**Istruzioni di lavoro**
1. Rispondi in breve a queste domande sul testo dedicato al terremoto del Myanmar:
(a) Quante volte più forte di quello di Amatrice è stato il terremoto?
(b) In quale giorno è avvenuto il terremoto?
(c) Come si chiama la struttura tettonica vicino alla quale si erano già verificati eventi di analoga potenza?
2. Trascrivi dal testo sul terremoto del Myanmar il passo che comincia con "Il terremoto del 28" e prosegue fino a "centro del Paese.".

== Testo di partenza ==

Terremoto del Myanmar: un micidiale mix tra mancata cultura antisismica ed effetti di sito

Il terremoto del Myanmar, con magnitudo 7.7, è stato 300 volte più forte di quello di Amatrice e ha causato devastazioni fino a Bangkok anche a causa del fenomeno della liquefazione del suolo. Un evento che fa riflettere nuovamente sull’importanza della prevenzione sismica

Le drammatiche immagini del terremoto del Myanmar e della sua estesa area di danneggiamento lungo il sud-est asiatico, ci ricordano come la prevenzione sismica sia l’unica arma efficace per ridurre al minimo il numero di vittime e crolli.

Il terremoto del 28 marzo scorso ha avuto una magnitudo molto forte pari a 7.7, di valore del tutto compatibile con la storia di elevato rischio sismico dell’area, già interessata nei decenni precedenti da eventi sismici di analoga potenza vicino alla struttura tettonica di Sagaing, un sistema di faglie che corre da nord a sud attraverso il centro del Paese.

===
== Dati forniti ==

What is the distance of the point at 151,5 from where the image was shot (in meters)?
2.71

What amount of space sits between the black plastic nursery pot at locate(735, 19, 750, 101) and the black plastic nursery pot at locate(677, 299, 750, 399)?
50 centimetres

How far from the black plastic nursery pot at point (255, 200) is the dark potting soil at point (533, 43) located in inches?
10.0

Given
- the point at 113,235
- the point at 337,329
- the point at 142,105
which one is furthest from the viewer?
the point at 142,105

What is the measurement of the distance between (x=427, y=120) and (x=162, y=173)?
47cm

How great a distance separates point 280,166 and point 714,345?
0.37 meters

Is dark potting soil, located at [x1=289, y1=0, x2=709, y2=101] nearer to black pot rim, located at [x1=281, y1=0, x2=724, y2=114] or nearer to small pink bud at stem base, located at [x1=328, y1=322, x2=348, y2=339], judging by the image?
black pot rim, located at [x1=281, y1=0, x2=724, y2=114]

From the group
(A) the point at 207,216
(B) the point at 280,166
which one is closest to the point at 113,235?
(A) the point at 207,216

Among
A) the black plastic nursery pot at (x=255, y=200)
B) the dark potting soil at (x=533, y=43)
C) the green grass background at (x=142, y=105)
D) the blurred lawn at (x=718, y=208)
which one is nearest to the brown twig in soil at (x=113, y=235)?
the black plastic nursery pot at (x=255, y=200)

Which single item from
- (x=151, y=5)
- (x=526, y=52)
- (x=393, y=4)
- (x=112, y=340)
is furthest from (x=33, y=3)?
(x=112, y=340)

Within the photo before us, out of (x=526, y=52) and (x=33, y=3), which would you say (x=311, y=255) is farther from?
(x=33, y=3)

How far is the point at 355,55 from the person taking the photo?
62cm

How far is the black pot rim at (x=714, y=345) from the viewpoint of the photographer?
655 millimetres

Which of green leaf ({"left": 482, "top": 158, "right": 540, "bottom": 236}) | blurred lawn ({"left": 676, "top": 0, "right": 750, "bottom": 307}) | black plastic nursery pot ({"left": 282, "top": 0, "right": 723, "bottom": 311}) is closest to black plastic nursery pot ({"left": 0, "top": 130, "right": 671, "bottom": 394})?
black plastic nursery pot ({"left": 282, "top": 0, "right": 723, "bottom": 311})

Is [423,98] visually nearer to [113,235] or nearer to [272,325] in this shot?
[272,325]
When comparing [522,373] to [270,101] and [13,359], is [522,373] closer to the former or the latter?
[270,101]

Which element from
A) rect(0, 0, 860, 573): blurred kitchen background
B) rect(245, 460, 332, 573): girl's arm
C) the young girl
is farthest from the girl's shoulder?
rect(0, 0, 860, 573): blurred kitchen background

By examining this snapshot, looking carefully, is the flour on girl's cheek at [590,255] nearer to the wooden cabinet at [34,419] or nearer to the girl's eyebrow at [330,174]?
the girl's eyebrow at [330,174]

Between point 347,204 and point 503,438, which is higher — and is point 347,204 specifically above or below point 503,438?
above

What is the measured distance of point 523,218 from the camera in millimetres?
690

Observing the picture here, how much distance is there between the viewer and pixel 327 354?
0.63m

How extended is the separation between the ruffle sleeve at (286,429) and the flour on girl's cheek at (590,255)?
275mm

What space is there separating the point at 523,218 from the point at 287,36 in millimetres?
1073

===

**Elenco risposte**
1.
(a) 300 volte.
(b) Il 28 marzo.
(c) Sagaing.

2.
Il terremoto del 28 marzo scorso ha avuto una magnitudo molto forte pari a 7.7, di valore del tutto compatibile con la storia di elevato rischio sismico dell’area, già interessata nei decenni precedenti da eventi sismici di analoga potenza vicino alla struttura tettonica di Sagaing, un sistema di faglie che corre da nord a sud attraverso il centro del Paese.